D’autre part, dans son refus du monde, le christianisme se présentait comme l’héritier d’une vieille tradition biblique de détestation des puissants, d’exaltation systématique des « humbles et des pauvres », dont les prophètes et les psalmistes avaient annoncé le triomphe et la revanche sur les civilisations « iniques et orgueilleuses ». (…)

« Voici l’idéal social du prophétisme juif, écrit Gérard Walter : une sorte de nivellement général qui fera disparaître toutes les distinctions de classe et qui aboutira à la création d’une société uniforme, d’où seront bannis tous les privilèges, quels qu’ils soient . Ce sentiment égalitaire, poussé jusqu’à la dernière limite, va de pair avec celui de l’animosité irréductible à l’égard des riches et des puissants, qui ne seront pas admis dans le royaume futur. »

Dés lors, on comprend mieux que le christianisme soit d’abord apparu aux anciens comme une sorte de religion d’esclaves, véhiculant une sorte de « contre culture », ne recueillant de succès qu’auprès des insatisfaits, des déclassés, des envieux, des révolutionnaires avant la lettre :esclaves, artisans, foulons, cardeurs, savetiers, femmes isolées, etc. Celse décrit les premières communautés chrétiennes comme « un ramassis de gens ignorants et de femmes crédules, recrutés dans la lie du peuple »

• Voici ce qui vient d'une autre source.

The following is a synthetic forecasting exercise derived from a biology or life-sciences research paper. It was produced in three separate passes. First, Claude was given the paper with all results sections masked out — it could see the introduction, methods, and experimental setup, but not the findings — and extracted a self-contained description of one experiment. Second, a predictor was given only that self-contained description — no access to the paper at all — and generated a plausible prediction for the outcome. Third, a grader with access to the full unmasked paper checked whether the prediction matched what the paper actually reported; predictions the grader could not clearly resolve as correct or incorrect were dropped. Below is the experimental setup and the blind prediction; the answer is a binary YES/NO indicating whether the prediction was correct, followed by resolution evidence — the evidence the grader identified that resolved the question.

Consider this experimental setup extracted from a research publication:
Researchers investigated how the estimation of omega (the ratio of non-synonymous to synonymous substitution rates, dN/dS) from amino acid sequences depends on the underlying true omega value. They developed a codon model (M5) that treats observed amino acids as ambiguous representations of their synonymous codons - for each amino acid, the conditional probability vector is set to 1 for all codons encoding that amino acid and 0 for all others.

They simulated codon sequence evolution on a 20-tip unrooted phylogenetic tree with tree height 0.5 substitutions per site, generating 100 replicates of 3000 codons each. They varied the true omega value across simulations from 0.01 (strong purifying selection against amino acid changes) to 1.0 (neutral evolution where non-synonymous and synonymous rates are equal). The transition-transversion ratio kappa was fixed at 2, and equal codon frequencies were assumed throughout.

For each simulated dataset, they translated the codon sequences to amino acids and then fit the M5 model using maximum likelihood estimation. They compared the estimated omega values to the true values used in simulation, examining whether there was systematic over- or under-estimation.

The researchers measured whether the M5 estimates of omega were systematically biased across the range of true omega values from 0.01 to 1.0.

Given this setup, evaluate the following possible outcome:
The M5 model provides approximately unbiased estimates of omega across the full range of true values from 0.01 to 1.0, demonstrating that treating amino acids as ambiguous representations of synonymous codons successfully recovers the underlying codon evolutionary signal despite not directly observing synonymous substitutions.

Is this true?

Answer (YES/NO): YES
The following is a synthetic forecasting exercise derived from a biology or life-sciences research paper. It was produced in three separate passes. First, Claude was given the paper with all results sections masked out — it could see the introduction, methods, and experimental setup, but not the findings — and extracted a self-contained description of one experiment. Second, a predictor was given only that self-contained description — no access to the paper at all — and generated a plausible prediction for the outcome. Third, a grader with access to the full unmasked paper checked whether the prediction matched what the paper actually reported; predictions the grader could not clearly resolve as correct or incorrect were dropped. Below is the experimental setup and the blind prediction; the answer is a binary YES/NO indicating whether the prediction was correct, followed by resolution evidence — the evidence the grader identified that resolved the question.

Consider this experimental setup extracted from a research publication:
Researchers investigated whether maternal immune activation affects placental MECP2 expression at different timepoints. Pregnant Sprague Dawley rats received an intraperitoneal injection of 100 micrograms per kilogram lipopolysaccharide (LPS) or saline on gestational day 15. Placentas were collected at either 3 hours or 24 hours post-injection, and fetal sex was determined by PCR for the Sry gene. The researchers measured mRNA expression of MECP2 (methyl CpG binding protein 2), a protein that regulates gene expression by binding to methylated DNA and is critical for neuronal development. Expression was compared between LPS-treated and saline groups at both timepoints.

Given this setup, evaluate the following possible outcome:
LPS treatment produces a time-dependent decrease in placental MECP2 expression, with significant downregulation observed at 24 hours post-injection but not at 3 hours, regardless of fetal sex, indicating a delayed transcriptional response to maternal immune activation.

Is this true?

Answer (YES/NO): NO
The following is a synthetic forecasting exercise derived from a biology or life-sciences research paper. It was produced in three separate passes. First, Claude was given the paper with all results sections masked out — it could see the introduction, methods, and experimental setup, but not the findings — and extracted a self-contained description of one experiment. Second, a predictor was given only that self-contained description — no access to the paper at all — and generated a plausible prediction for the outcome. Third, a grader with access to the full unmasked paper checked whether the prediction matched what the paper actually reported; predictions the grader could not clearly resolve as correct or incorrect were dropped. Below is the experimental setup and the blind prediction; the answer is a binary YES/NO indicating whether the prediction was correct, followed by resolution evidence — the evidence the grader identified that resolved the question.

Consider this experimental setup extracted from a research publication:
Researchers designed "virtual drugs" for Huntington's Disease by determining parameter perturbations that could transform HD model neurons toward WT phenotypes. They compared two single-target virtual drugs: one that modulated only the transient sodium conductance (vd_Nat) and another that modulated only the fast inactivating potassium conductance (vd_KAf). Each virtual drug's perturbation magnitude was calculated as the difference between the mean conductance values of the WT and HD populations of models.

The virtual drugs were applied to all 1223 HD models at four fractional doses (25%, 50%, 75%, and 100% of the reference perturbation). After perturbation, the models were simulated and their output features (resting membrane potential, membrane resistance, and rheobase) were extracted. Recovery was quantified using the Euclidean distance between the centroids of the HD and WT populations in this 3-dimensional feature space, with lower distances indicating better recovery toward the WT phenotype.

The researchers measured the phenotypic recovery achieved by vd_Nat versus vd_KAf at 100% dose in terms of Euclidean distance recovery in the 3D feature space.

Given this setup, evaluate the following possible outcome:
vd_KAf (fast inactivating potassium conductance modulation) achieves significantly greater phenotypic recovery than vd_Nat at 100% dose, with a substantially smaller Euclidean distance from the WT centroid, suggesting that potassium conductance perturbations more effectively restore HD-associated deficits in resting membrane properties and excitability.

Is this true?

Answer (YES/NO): YES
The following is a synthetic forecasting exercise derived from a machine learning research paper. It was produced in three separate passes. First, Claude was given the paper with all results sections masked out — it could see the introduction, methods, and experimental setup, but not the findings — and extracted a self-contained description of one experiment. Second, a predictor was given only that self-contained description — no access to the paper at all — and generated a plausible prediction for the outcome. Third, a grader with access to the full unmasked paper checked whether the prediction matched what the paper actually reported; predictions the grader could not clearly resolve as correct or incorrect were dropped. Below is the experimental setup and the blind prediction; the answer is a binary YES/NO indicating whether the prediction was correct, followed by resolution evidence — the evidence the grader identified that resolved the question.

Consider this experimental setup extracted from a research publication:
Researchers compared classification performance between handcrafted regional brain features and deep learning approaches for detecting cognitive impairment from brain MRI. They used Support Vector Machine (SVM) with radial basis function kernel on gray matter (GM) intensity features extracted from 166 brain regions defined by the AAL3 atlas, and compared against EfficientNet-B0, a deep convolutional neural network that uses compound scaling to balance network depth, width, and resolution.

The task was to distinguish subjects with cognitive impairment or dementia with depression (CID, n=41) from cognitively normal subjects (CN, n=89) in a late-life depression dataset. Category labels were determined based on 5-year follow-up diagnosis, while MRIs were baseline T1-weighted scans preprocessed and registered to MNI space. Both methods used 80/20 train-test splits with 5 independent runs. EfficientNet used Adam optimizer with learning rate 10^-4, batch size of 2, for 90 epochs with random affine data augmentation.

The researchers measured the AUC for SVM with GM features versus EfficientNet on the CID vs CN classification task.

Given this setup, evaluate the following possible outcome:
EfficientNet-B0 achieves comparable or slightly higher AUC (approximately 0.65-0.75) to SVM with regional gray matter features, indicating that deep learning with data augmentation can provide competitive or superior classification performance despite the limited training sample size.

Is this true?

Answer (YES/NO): NO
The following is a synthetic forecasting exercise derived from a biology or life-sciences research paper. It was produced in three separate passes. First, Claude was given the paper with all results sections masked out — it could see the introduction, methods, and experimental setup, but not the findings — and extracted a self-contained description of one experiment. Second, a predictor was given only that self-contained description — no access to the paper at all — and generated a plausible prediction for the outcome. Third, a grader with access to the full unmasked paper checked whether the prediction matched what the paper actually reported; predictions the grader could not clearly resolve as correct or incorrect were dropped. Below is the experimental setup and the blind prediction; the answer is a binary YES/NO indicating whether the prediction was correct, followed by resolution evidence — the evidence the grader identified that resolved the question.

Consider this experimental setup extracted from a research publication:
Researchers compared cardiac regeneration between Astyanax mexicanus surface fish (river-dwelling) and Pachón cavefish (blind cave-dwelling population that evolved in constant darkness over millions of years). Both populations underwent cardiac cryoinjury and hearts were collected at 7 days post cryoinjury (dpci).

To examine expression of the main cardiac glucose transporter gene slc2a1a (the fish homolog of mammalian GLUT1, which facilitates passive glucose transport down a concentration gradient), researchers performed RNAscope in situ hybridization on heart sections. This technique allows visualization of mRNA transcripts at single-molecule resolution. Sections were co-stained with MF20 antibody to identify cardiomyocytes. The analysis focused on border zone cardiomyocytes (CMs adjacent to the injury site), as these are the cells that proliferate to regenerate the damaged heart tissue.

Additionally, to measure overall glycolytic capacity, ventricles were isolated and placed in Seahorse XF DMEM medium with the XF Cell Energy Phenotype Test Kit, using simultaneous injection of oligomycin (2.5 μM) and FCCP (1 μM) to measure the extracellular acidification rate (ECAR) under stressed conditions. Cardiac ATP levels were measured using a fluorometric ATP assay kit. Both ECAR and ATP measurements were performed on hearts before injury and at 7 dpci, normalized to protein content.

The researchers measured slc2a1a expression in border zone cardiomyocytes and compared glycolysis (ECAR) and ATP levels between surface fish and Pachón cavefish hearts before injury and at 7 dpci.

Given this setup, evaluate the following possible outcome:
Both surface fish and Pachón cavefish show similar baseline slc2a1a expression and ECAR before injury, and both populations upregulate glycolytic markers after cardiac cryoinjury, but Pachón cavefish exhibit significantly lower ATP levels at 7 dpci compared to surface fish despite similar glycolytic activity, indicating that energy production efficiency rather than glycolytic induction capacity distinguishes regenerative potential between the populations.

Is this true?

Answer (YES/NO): NO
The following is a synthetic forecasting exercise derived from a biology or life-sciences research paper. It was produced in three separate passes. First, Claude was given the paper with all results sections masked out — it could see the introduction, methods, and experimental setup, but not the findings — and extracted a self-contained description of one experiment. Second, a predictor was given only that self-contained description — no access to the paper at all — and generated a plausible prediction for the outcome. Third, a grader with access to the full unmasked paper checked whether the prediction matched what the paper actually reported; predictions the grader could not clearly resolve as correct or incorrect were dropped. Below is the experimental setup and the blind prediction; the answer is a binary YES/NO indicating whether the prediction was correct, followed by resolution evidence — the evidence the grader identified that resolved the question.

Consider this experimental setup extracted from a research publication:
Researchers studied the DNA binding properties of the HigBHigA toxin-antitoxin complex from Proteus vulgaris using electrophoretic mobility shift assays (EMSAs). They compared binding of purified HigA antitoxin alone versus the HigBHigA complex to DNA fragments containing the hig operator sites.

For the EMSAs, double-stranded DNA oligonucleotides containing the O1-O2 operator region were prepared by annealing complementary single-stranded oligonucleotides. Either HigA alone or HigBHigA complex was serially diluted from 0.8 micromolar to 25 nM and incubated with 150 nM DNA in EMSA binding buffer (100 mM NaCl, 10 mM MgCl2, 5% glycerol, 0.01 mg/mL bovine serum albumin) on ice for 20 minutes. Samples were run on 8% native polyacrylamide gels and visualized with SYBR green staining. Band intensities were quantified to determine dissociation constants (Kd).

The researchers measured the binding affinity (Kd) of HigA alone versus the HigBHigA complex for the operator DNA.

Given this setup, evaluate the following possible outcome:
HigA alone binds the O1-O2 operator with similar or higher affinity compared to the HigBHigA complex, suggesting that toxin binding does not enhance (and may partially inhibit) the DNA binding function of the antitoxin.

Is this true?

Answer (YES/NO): YES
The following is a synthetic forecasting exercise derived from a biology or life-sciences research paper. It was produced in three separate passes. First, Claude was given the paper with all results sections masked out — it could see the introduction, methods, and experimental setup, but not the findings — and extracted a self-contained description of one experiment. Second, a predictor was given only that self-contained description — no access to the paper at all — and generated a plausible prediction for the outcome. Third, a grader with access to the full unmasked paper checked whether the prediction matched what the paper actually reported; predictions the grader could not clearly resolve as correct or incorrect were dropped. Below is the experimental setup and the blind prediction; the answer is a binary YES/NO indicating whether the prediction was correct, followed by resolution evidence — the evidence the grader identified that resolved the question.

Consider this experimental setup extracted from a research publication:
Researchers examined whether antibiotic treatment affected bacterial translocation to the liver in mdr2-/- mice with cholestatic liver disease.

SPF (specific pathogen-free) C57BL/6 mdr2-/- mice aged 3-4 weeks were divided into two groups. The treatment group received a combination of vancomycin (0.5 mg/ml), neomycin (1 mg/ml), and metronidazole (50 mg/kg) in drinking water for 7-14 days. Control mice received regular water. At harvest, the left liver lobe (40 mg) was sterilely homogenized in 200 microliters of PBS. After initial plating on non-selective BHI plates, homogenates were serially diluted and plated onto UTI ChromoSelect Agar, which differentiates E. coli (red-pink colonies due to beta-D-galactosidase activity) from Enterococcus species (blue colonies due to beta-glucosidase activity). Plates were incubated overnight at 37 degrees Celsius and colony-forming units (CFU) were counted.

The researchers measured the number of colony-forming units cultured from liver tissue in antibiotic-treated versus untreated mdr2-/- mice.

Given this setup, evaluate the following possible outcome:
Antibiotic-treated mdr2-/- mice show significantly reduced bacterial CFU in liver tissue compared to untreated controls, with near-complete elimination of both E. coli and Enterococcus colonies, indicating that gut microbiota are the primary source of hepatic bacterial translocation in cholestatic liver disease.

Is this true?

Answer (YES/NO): NO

Nulle idée n’est alors plus odieuse aux chrétiens que l’idée de patrie : comment pourrait-on servir à la fois la terre des pères et le Père des cieux ? Ce n’est pas de la naissance, ni de l’appartenance à la cité, ni de l’ancienneté de la lignée, que dépend le salut, mais de la seule conformité aux dogmes. Dés lors, il n’y a plus à distinguer que les croyants des incroyants, les autres frontières doivent disparaître. Hermas, qui jouit à Rome d’une grande autorité, condamne les convertis à être partout en exil : « Vous, les serviteurs de Dieu, vous habitez sur une terre étrangère. Votre cité est loin de cette cité. »

Ces dispositions d’esprit expliquent la réaction Romaine. Celse, patriote préoccupé par le salut de l’Etat, qui pressent l’affaiblissement de l’imperium et la baisse du sentiment civique qui pourrait résulter du triomphe de l’égalitarisme chrétien, commence son Discours vrai par ces mots : « Il est une nouvelle race d’hommes nés d’hier, sans patrie ni traditions antiques, ligués contre toutes les institutions religieuse et civiles, poursuivis par la justice, généralement notés d’infamie, et qui se font gloire de l’exécration commune, ce sont les chrétiens. Ce sont des factieux prétendant faire bande à part et se séparer de la société commune. »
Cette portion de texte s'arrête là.